**Tu consigna**.
En el texto proporcionado, enumera cada consecuencia que se atribuye a la falta de Estado en las frases que empiezan con «sin Estado».

Si bien proclamas semejantes emergen de una literalidad del discurso que se autodefine como “anarcocapitalista”, es preciso decodificarlo o leer entrelíneas su verdadero sentido, que no resta a su anacronicidad pero se entronca en una reconversión del Capitalismo salvaje inicial de dos siglos atrás, carente de toda esencia “liberal” y expresión de un mercantilismo a ultranza, puramente rentístico sin contenido filosófico ni ético: el Neoliberalismo con matriz de acumulación financiera y abandono de todo sesgo productivista.
Confiar al Mercado, eufemismo que enmascara a los poderes fácticos que lo gobiernan, el cuidado del bien común de los Pueblos y, a sus reglas -pergeñadas por sus dueños-, una distribución justa y equitativa del producto del trabajo, el ingenio y las iniciativas de quienes vuelcan sus esfuerzos para generar riquezas, es de una absoluta inconsistencia que se advierte con sólo cotejar su habitual funcionamiento, que se acentuaría a límites impredecibles de desaparecer el Estado o de neutralizar toda acción estatal que haga primar otros bienes y valores a los del lucro.
Por otro lado, existe una aparente contradicción en ese falaz discurso pseudo-anarquista que despotrica contra todo lo estatal arengando en favor de su desaparición, a la vez que deposita un especial interés en adueñarse de su aparato político. En realidad, no hay contradicción, porque se lo valora en su estructura y potencia ordenadora, pero se lo combate cuando cumple sus cometidos específicos para la sociedad en su conjunto y se lo pretende para cooptarlo o colonizarlo en favor de las clases dominantes.
Sin Estado no hubiéramos podido enfrentar la Pandemia, sin Estado sería imposible contar con las obras de infraestructura necesarias para el desarrollo del comercio e industria como de los servicios esenciales (energía, telecomunicaciones, transporte), sin Estado no tendríamos el desarrollo científico-tecnológico vital para un mundo en permanente transformación, sin Estado quedaría inerme la población para proveerse de los consumos básicos en una relación de intercambio desigual, sin Estado los derechos humanos fundamentales quedarían sujetos al arbitrio de quienes detentan el poder real.
Apostemos por la unidad en la diversidad
Las redes sociales son hoy potentes canales de divulgación de materiales e información de todo tipo, que dan cuenta de la importancia que ha adquirido en nuestra sociedad el escenario electoral, en orden a las percepciones del futuro que se avizora, se desea, se teme o se rechaza.
Difícilmente pueda inferirse de ese tránsito comunicacional, con las heterogeneidades propias de quienes se denotan politizados y de aquellos inclinados a una apoliticidad, que resulte indiferente, mayoritariamente, la reedición de prácticas análogas a las que impuso el terrorismo de Estado, la pérdida de derechos laborales y sociales, la prevalencia del egoísmo a la solidaridad, el abandono a su suerte de los que se hallan más necesitados, el sostenimiento de nuestra soberanía e integración territorial como Nación, la defensa de un sistema de convivencia que nos contenga sin exclusiones.
Entre las profusas declaraciones, opiniones y mensajes circulantes en las redes, hubo una reflexión que por lo sintética y significante me llamó particularmente la atención acerca de lo nos depara el próximo domingo: “no está en juego una elección en democracia, es la Democracia la que se juega en esta elección”.
Apostando por la unidad desde la diversidad ganamos todas y todos, sin saldar las diferencias sino recreándolas y animándonos a las confrontaciones inexorables en una sociedad plural que no excluya a nadie, pero, en donde prime el compromiso de respetar las reglas básicas de una convivencia democrática entre hermanas y hermanos, sabiendo que siempre hay parientes intolerantes pero que no dejan de serlo salvo que decidan renegar de la familia.

**Extracto de registros**.
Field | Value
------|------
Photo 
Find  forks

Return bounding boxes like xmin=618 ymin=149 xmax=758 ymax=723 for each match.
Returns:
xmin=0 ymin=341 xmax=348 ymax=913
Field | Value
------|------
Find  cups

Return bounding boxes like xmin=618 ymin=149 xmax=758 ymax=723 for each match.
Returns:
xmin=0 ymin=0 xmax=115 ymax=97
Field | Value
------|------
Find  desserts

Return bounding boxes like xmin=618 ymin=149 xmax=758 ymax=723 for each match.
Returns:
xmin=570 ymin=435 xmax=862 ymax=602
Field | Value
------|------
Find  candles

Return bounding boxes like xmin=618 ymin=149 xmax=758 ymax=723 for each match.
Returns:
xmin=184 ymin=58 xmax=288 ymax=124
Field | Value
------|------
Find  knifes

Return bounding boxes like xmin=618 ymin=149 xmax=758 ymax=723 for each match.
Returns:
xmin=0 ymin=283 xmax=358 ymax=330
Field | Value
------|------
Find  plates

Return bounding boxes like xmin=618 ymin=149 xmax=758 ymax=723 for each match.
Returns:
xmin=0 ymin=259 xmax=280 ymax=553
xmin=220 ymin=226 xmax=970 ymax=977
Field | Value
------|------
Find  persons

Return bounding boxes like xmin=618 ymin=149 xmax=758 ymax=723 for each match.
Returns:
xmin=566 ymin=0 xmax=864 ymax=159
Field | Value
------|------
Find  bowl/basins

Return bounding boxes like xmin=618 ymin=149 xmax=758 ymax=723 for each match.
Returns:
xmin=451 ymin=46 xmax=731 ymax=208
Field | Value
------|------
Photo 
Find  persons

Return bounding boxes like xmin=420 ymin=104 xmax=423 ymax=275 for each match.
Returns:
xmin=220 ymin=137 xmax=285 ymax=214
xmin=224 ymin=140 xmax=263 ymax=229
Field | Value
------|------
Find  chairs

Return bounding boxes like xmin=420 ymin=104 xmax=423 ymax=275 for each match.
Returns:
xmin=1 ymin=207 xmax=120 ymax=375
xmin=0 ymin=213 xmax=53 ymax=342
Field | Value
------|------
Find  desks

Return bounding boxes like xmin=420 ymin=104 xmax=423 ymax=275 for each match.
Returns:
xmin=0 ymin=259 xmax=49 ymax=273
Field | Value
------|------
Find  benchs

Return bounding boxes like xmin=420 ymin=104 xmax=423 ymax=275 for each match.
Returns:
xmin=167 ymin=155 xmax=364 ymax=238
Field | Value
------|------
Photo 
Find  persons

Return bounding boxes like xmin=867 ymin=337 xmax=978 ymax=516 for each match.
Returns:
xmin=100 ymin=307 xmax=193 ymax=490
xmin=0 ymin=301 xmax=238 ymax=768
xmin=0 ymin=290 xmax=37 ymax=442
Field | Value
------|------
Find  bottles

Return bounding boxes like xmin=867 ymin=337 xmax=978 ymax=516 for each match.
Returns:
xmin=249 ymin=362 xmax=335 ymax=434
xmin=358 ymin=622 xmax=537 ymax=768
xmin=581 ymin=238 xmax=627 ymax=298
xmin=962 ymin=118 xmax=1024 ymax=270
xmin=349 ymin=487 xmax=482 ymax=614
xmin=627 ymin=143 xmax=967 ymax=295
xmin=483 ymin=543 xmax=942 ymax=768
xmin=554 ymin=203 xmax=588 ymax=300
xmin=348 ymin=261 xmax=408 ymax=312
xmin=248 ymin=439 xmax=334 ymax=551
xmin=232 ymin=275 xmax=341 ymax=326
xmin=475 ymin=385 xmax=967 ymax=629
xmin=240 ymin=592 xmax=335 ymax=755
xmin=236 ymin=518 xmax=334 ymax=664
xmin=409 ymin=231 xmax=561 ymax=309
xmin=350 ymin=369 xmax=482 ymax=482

**Respuesta escrita**.
1. No se hubiera podido enfrentar la Pandemia.
2. Sería imposible contar con las obras de infraestructura necesarias para el desarrollo del comercio e industria y de los servicios esenciales (energía, telecomunicaciones, transporte).
3. No tendríamos el desarrollo científico-tecnológico vital para un mundo en permanente transformación.
4. La población quedaría inerme para proveerse de los consumos básicos en una relación de intercambio desigual.
5. Los derechos humanos fundamentales quedarían sujetos al arbitrio de quienes detentan el poder real.